The scene at the beginning - in June’s room - was very powerful, and I loved it, but the rest of the first third of the book seemed a little too slow-paced, even if it is reality fiction. Anyway, it really started to get good at their first stop – Jake’s friend’s house. It was fun to learn more about Jake, his friends, and his past. I also started liking Harper’s personality after about 150 pages or so. She wasn’t like other kids: she was smart, and she stayed up to date with current events. As she herself said, “I’m not, like, willfully ignorant, the way a lot of the kids I go to school with are.” There’s quite an unexpected turn of events towards the end – merely a side plot, but it was good, and it sped up the pace. I don’t want to say anything more in fear of spoiling it. Jake’s “powerful secret” was disappointing. Again, I don’t want to spoil anything, but it wasn’t as big a deal as it was made out to be, and frankly, I think both parties in that little incident were acting utterly ridiculous.

The book’s filled with a lot of unnecessary details, like the argument about the extinction of punk between Jake’s brother and his customer. That was a page or two that I would have cut without a backward glance. A lot of what passed in the car was also just insipid details. Another thing I didn’t like was how fast Jake and Harper went from a cute, long-time-coming kiss to what I assume is the young adult version of erotica. That was a bit uncomfortable.
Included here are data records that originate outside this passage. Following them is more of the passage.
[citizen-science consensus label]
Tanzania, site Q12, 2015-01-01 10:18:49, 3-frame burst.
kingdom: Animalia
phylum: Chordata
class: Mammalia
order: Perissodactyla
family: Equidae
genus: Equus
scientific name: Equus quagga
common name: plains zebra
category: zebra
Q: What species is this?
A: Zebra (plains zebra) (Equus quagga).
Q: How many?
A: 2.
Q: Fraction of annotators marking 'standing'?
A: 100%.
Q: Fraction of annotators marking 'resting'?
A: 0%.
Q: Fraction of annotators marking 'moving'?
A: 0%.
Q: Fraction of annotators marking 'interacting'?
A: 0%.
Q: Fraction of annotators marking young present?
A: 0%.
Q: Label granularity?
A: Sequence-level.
There are tearjerker moments. When Harper finally cried, when she emptied the urn, and again when I read Jake’s song – I shed a tear or two. Tt may just be that I cry easily, but it was because of these moments that this book earned an extra star.

Overall, I liked Saving June. It has the simplest of plots, and yet one of the meaningful. And the ending was just beautiful. Nothing I haven’t heard before, but I recommend it to any general YA reader.

Spark Ideas: How would you deal with the sudden death of a sibling/close relative, especially by suicide? Is it okay to run away to deal with the pain? Do you believe in sex before marriage? How about abortion for teenage mothers?